El curso costaba $27 y él lo pagaba con su salario de agricultor. Fueron 87 lecciones, algunas más difíciles que otras, pero todas tremendamente valiosas para Guillermo. Entre los consejos que más atesora está el practicar todos los días, al menos dos horas. Una vez que empezó a hacerlo, le empezaron a salir encargos de compañeros de colegio y amigas, para hacer retratos y, más adelante, rótulos. 

Su fama como artista trascendió y cada vez era más frecuente que le solicitaran alguna obra.  

Su familia 

Guillermo tiene 41 años de casado, con Ivette Vargas Aguilar, una barveña que conoció en las famosas fiestas de La Ribera. Cuenta que la vio junto con otras dos amigas y le gustó mucho. Entonces, comenzó a “cuerdear” y conversar con ella, después, quedaron de verse en la misa de 4, del siguiente domingo. Ese día, ella le dijo que, para volverse a ver, él debía hablar con el papá, y así lo hizo. Luego de ese momento, 5 años después, se casaron y tuvieron 4 hijos. 

Dos de sus hijos se fueron por el lado artístico y sacaron un título en Diseño Publicitario. El tercero heredó su amor por las plantas y vende orquídeas.
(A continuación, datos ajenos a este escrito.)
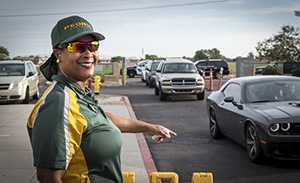 Peoria security guard directs traffic and smiles at camera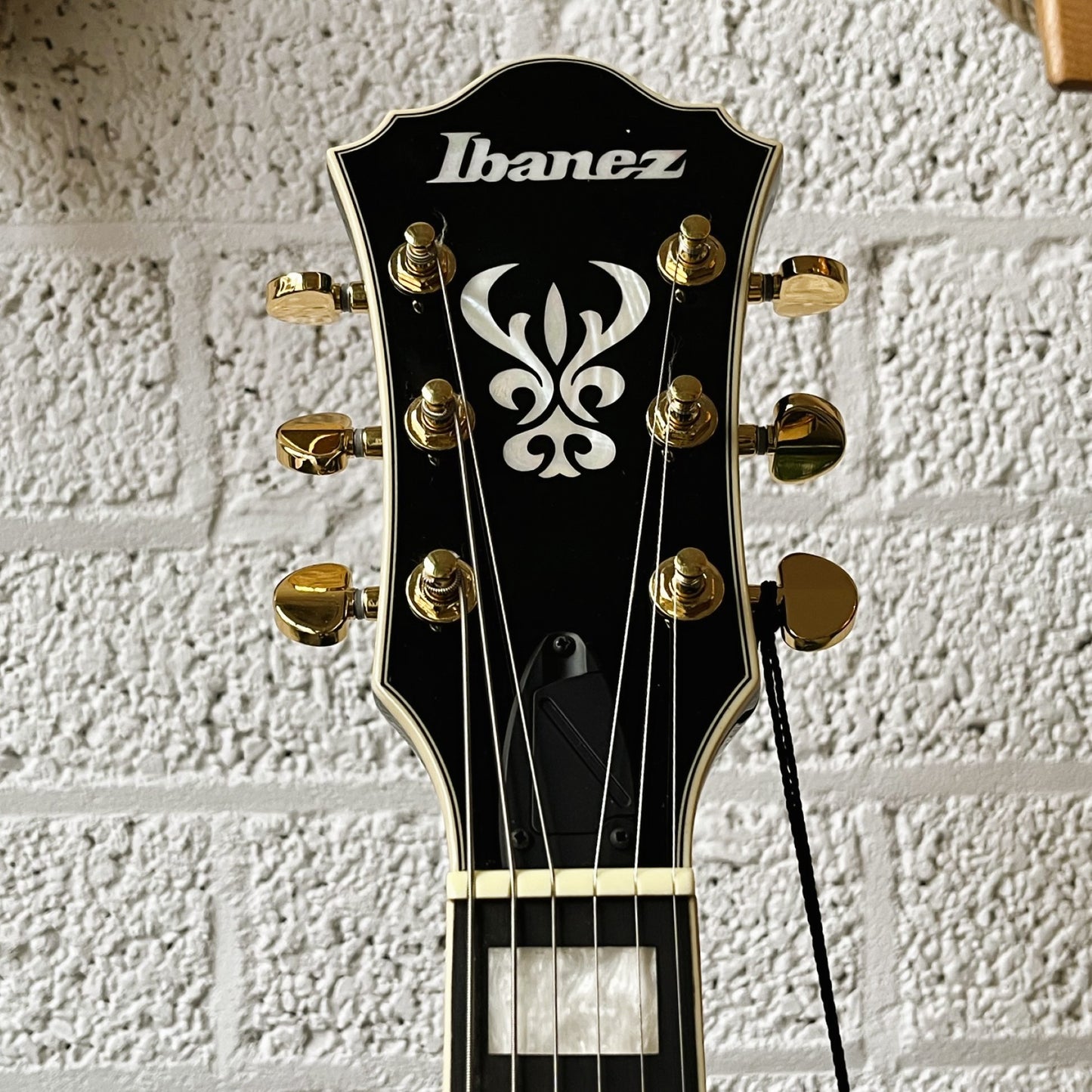 ibanez as93fm transparent moss green semi-hollow electric guitar headstock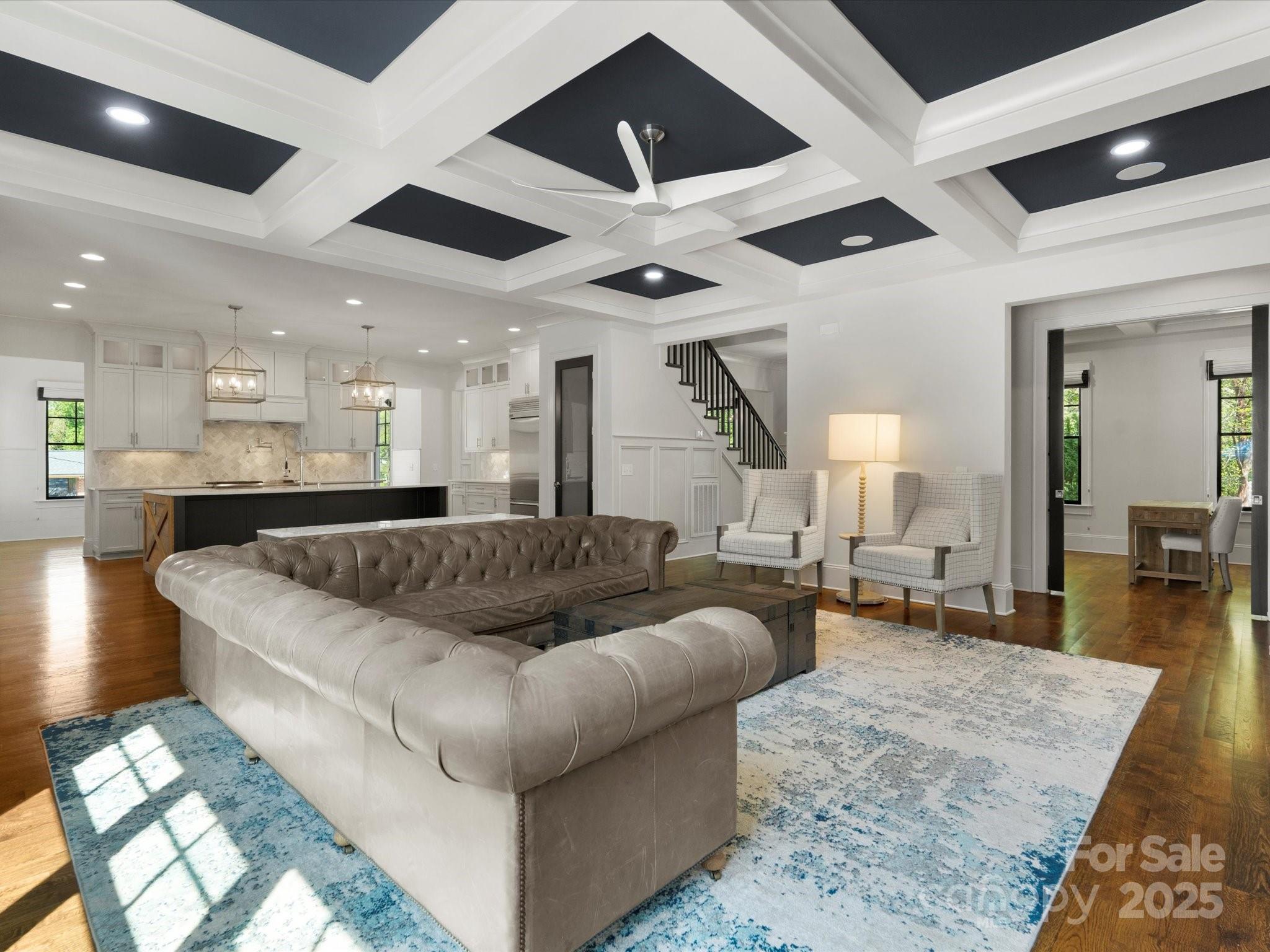 6700 Folger Drive Charlotte, NC 28270 - Photo 16 of 48 a living room with couches and kitchen view with wooden floor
Por su parte, la menor, actualmente es profesora en la Universidad Nacional. 

La Horto 

Guillermo también nos contó la lucha que tuvieron con la empresa de químicos Horto, que se ubicaba a pocos metros de su casa. Los olores eran terribles y algunos vecinos habían muerto. Los productos que se generaban en esa empresa ya habían sido prohibidos en Estados Unidos. Entonces, varios vecinos se organizaron para luchar por mejores condiciones.  
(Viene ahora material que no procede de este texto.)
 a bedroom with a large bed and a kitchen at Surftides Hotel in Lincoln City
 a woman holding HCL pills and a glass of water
Después de muchos años, él junto con Telémaco Salas, fueron a hacer todos los trámites necesarios al Ministerio de Salud y, finalmente les ordenaron irse del cantón; pero la empresa le daba largas a la orden, argumentando que estaban construyendo en Cartago. No obstante, Guillermo fue y vio, con sus propios ojos, como no había nada en el lote donde supuestamente estaban levantando la nueva fábrica. 

Entonces, acudieron al mismo Ministro de Salud, quien dio la orden que en ese momento sí tuvieron que cumplir. 

Este no fue su único aporte a la comunidad, Guillermo nos contó cómo, por medio de las Asociaciones de Desarrollo, fue propulsor de la construcción de la Urbanización Billo Sánchez, entre otros aportes.  

Un mensaje para la comunidad 

Al preguntarle a Guillermo por un mensaje para las personas jóvenes que les gusta el arte, indica que “No desperdicien el tiempo, aprovechen los años de la juventud, en cosas útiles. Estudien. Ahora existen muchas opciones en el cantón para cultivar el talento.”